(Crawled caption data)
────────────────────

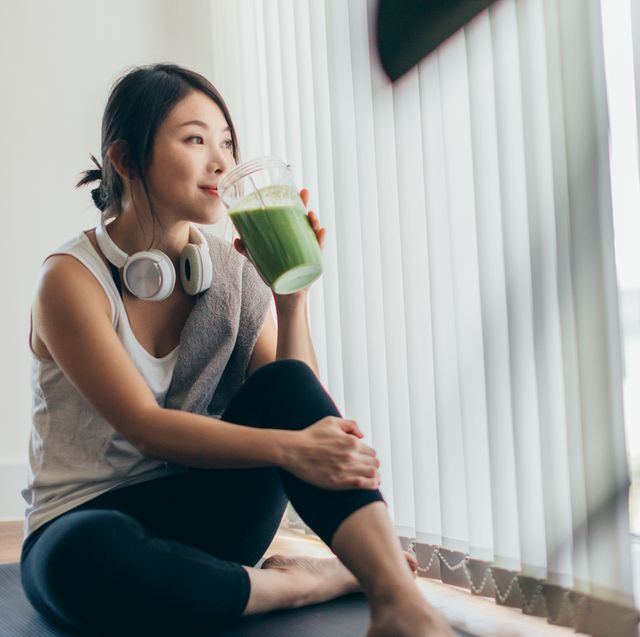 best pre workout meals woman drinking green smoothie on yoga mat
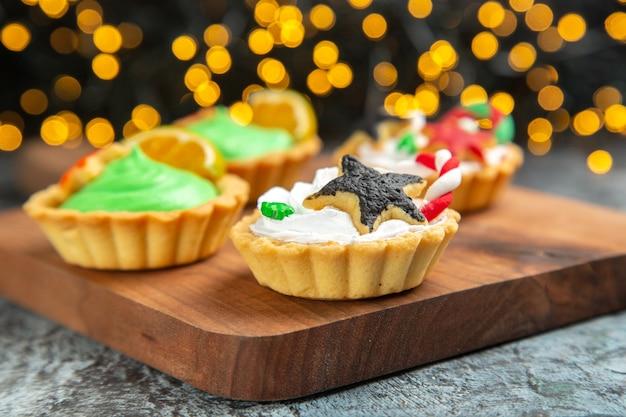 Vooraanzicht kleine kersttaartjes op snijplank op donkere geïsoleerde oppervlak kerstverlichting Gratis Foto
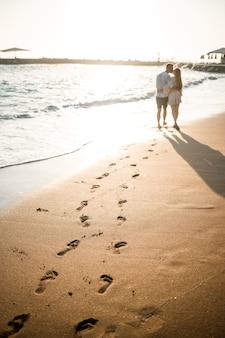 Vacanze estive e viaggi. donna e uomo sexy in acqua di mare al tramonto. le coppie amorose si rilassano sulla spiaggia dell'alba. relazione d'amore di una coppia che si gode una giornata estiva insieme. messa a fuoco selettiva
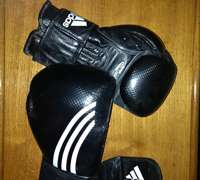 Gloves fit to punch some bags at London's All Star Boxing Gym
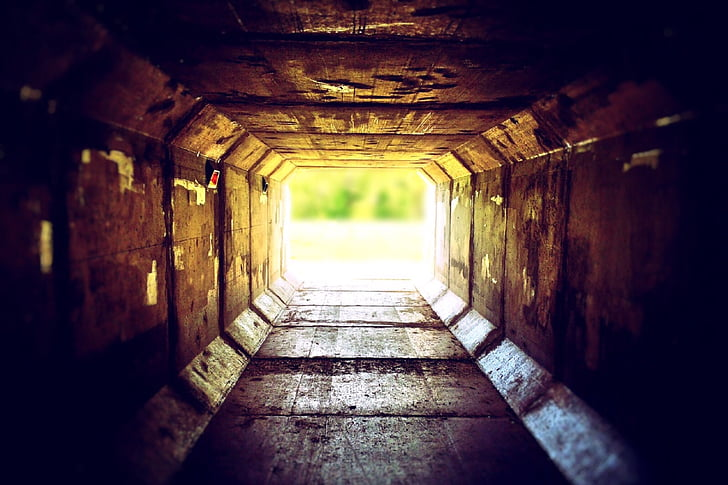 brown tunnel leading outside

────────────────────

All the lines above are to be reproduced exactly, except the pictures.

> _RESPONSE TO THIS EXERCISE_:
 best pre workout meals woman drinking green smoothie on yoga mat
 Vooraanzicht kleine kersttaartjes op snijplank op donkere geïsoleerde oppervlak kerstverlichting Gratis Foto
 Vacanze estive e viaggi. donna e uomo sexy in acqua di mare al tramonto. le coppie amorose si rilassano sulla spiaggia dell'alba. relazione d'amore di una coppia che si gode una giornata estiva insieme. messa a fuoco selettiva
 Gloves fit to punch some bags at London's All Star Boxing Gym
 brown tunnel leading outside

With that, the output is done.